*** SOURCE EXCERPT ***

What's in theaters this week
'WE BOUGHT A ZOO': This is about a family that buys a zoo. It's as high-concept as you can get, and it's equally straightforward in wearing its heart on its sleeve. We know to expect this because "We Bought a Zoo" comes from writer-director Cameron Crowe. We know there will be some poignantly phrased life lessons in store for this family as they struggle to reconnect after the mother's death.
RATED: PG
SHOWING: AMC Showplace Schererville 12 and 16, Showplace Hobart 12, Cinemark at Valparaiso, Portage 16, Lansing 8
'ALVIN AND THE CHIPMUNKS: CHIPWRECKED': This latest Chipmunks film, directed by Mike Mitchell ("Shrek Forever After"), is aimed at a slightly younger demographic than the prior movies. The Chipmunks' father figure, Dave Seville (Jason Lee, looking vaguely hostagelike), takes his diminutive computer-generated friends on a vacation cruise en route to the Grammy-esque International Music Awards, where the Chipmunks and the Chipettes are an eagerly awaited pop sensation. But the antics of Alvin (Justin Long) throw them overboard and they wash up on a deserted island.

*** INFORMATION GIVEN ***

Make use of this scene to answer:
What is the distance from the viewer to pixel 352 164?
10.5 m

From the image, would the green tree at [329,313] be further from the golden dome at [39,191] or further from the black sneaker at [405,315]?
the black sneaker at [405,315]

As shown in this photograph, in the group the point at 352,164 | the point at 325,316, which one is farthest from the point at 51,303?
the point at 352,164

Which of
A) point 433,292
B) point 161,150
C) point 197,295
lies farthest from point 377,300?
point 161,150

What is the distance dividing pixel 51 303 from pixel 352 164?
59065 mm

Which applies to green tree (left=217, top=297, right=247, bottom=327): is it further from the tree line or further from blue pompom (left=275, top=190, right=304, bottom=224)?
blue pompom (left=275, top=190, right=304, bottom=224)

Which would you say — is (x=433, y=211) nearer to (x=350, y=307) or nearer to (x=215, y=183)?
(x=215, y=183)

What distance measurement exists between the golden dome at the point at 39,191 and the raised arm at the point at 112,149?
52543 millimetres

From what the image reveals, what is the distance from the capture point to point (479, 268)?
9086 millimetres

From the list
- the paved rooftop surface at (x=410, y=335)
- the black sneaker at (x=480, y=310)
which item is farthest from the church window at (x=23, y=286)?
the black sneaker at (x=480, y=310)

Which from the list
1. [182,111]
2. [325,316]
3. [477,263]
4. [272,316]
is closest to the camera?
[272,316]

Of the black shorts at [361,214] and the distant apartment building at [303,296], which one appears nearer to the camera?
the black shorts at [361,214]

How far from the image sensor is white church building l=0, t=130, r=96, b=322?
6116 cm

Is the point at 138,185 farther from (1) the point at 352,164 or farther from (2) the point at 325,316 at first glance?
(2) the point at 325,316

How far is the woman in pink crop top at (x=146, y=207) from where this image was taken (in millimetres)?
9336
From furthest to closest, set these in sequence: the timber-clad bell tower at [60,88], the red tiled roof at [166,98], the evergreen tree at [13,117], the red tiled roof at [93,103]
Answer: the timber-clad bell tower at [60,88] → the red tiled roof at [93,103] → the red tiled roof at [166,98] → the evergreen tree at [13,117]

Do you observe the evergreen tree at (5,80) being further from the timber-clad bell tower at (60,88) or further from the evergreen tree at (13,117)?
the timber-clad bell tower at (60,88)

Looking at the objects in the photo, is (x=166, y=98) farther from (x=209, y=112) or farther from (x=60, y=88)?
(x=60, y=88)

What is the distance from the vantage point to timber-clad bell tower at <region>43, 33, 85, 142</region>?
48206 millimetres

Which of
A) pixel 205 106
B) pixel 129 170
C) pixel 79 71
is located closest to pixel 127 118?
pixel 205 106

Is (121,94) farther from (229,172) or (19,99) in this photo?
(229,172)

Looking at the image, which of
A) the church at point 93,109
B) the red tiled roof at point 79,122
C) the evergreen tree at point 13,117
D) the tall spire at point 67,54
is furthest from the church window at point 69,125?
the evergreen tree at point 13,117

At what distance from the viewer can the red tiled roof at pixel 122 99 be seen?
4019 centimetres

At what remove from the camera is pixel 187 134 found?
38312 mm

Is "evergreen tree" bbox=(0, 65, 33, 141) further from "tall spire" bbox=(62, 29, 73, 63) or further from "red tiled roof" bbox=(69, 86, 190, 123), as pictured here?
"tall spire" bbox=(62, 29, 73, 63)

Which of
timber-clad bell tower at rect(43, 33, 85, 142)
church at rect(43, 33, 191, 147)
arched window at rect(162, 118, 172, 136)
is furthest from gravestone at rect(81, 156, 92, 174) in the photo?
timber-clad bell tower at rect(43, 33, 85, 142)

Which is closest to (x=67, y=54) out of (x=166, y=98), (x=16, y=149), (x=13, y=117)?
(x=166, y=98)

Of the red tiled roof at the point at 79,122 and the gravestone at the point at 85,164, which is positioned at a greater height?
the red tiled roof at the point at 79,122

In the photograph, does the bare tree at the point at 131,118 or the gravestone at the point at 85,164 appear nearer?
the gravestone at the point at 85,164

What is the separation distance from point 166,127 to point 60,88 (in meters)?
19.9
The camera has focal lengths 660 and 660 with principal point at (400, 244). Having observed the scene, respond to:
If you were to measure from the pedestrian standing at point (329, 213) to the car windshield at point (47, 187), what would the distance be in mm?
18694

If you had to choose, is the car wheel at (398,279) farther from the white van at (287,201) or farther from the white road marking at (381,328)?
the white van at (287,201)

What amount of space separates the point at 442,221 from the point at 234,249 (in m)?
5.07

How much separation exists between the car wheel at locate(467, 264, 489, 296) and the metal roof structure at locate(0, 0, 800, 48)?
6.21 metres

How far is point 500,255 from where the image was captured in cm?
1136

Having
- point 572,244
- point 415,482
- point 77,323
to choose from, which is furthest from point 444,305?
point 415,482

***

> [EXERCISE 1]:
Who directed "Alvin and the Chipmunks: Chipwrecked," according to the theater listings?
> [EXERCISE 2]:
Do these statements agree with the theater listings? Answer yes or no for each and quote the deciding words. (a) "We Bought a Zoo" is rated PG. (b) The new Chipmunks film is aimed at an older audience than the earlier movies. (c) Alvin is played by Jason Lee.
> [EXERCISE 3]:
According to the theater listings, why can audiences expect "We Bought a Zoo" to wear its heart on its sleeve?
The items above are separate from the theater listings.

> [FULL SOLUTION 1]:
Mike Mitchell.

> [FULL SOLUTION 2]:
(a) Yes: "RATED: PG"
(b) No: "aimed at a slightly younger demographic than the prior movies"
(c) No: "Alvin (Justin Long)"

> [FULL SOLUTION 3]:
Audiences can expect this because the film comes from writer-director Cameron Crowe. The listings add that the family can therefore expect some poignantly phrased life lessons as they struggle to reconnect after the mother's death.